PROVIDED TEXT |
◆ ◆ ◆ ◆ ◆

Effects of dorsal posterior parietal cortex lesions on spatial- and motor-based inhibition

Poster Presentation: Tuesday, May 20, 2025, 8:30 am – 12:30 pm, Pavilion
Session: Eye Movements: Cognition

Julie Ouerfelli-Ethier1,2, Tristan Jurkiewicz2, Isabella Comtois Bona1, Thomas Carrier1, Aarlenne Z. Khan1, Laure Pisella2; 1University of Montreal, 2Université Claude Bernard Lyon 1

Spatial and response inhibition are two different types of inhibition processes. Spatial inhibition refers to the suppression of a specific location whereas response inhibition involves the cancellation of a motor response according to changing contextual demands and is thus motor based. While these two types of inhibition are conceptually distinct, it is unclear if they recruit overlapping or distinct neuronal substrates. Previous findings have pointed to a role of the dorsal posterior parietal cortex (PPC) in spatial rather than response inhibition in an anti-saccade task, involving both types of inhibition. Here we examined the effects of lesions on the dorsal PPC on performance during two saccade tasks separately measuring spatial inhibition (inhibition of return (IOR) task) and response inhibition (stop signal task). To do so, we tested two optic ataxia patients, one unilateral and one bilateral, with lesions to the dorsal PPC, as well as 21 age-matched controls. For our spatial inhibition task, we found the typical IOR effect in our controls, however this was absent in our patients’ ataxic hemifields. In contrast, we found no difference in performance between our patients and their respective controls on the stop signal task. These results confirm that motor-based inhibition is preserved following damage to the dorsal PPC, while spatial inhibition is impacted. Our results thus point to a specific role of the dorsal PPC in spatial inhibition, notably related to spatial attentional mechanisms.

◆ ◆ ◆ ◆ ◆

EXCERPTED RECORDS |
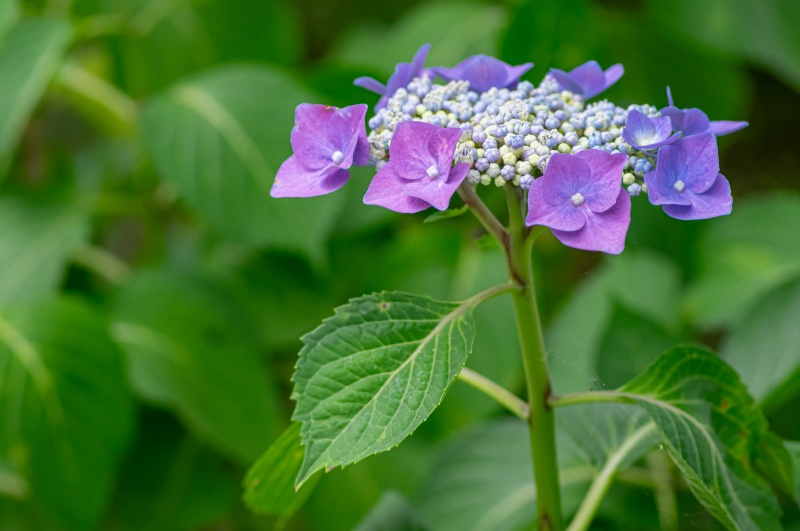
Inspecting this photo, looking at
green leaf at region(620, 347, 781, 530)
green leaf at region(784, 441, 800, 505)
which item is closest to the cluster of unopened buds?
green leaf at region(620, 347, 781, 530)

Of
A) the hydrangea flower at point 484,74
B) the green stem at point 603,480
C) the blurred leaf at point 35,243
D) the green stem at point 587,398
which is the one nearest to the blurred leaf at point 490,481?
the green stem at point 603,480

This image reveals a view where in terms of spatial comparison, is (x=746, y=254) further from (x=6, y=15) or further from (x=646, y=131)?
(x=6, y=15)

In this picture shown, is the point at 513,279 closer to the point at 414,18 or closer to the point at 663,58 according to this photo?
the point at 414,18

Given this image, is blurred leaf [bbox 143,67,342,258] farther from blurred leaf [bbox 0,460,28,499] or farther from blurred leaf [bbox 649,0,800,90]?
blurred leaf [bbox 649,0,800,90]

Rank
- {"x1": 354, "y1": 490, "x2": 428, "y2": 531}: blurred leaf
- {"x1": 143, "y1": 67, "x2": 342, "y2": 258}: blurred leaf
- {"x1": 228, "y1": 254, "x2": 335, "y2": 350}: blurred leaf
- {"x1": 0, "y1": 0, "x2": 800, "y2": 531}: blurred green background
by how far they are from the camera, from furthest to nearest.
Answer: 1. {"x1": 228, "y1": 254, "x2": 335, "y2": 350}: blurred leaf
2. {"x1": 143, "y1": 67, "x2": 342, "y2": 258}: blurred leaf
3. {"x1": 0, "y1": 0, "x2": 800, "y2": 531}: blurred green background
4. {"x1": 354, "y1": 490, "x2": 428, "y2": 531}: blurred leaf

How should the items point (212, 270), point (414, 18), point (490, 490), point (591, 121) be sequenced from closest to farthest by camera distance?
point (591, 121)
point (490, 490)
point (212, 270)
point (414, 18)

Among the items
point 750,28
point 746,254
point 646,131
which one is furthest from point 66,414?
point 750,28

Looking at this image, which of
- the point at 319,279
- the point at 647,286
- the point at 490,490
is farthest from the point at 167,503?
Answer: the point at 647,286
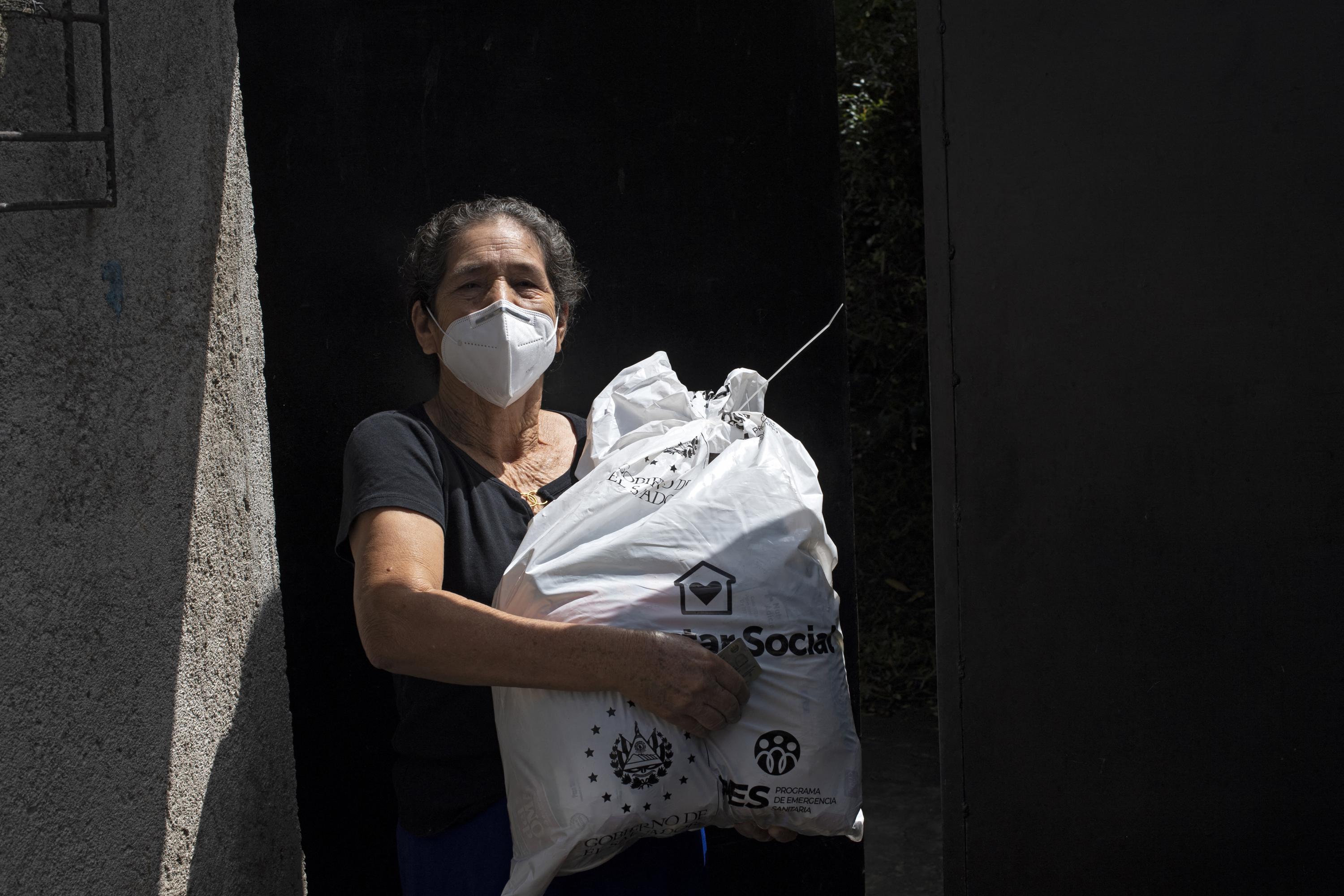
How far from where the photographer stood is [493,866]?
1.60 metres

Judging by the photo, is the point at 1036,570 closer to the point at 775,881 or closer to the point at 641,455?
the point at 641,455

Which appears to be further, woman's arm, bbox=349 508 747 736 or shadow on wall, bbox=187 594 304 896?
shadow on wall, bbox=187 594 304 896

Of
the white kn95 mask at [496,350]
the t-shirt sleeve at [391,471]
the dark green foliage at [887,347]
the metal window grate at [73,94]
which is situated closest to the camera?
the metal window grate at [73,94]

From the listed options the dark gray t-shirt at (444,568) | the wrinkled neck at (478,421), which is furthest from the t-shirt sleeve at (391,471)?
the wrinkled neck at (478,421)

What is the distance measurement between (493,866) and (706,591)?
55 cm

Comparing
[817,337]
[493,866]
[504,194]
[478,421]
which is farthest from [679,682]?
[504,194]

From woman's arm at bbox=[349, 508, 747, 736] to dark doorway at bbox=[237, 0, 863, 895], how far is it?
2.97 ft

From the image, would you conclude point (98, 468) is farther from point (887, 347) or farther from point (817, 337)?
point (887, 347)

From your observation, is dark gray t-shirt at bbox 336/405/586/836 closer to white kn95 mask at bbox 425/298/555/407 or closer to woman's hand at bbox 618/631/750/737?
white kn95 mask at bbox 425/298/555/407

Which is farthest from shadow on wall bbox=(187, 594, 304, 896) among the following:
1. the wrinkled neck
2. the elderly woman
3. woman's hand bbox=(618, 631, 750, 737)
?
woman's hand bbox=(618, 631, 750, 737)

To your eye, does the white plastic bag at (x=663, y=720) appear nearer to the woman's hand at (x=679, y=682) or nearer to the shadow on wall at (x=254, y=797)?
the woman's hand at (x=679, y=682)

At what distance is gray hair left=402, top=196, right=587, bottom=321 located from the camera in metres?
1.87

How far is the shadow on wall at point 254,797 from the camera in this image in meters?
1.89

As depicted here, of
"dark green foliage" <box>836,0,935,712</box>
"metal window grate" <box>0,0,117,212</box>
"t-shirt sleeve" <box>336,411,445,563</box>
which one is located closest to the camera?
"metal window grate" <box>0,0,117,212</box>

◆ ◆ ◆ ◆ ◆

List every author named in the abstract on dorsal posterior parietal cortex lesions. The data play no part in this work.

Julie Ouerfelli-Ethier
Tristan Jurkiewicz
Isabella Comtois Bona
Thomas Carrier
Aarlenne Z. Khan
Laure Pisella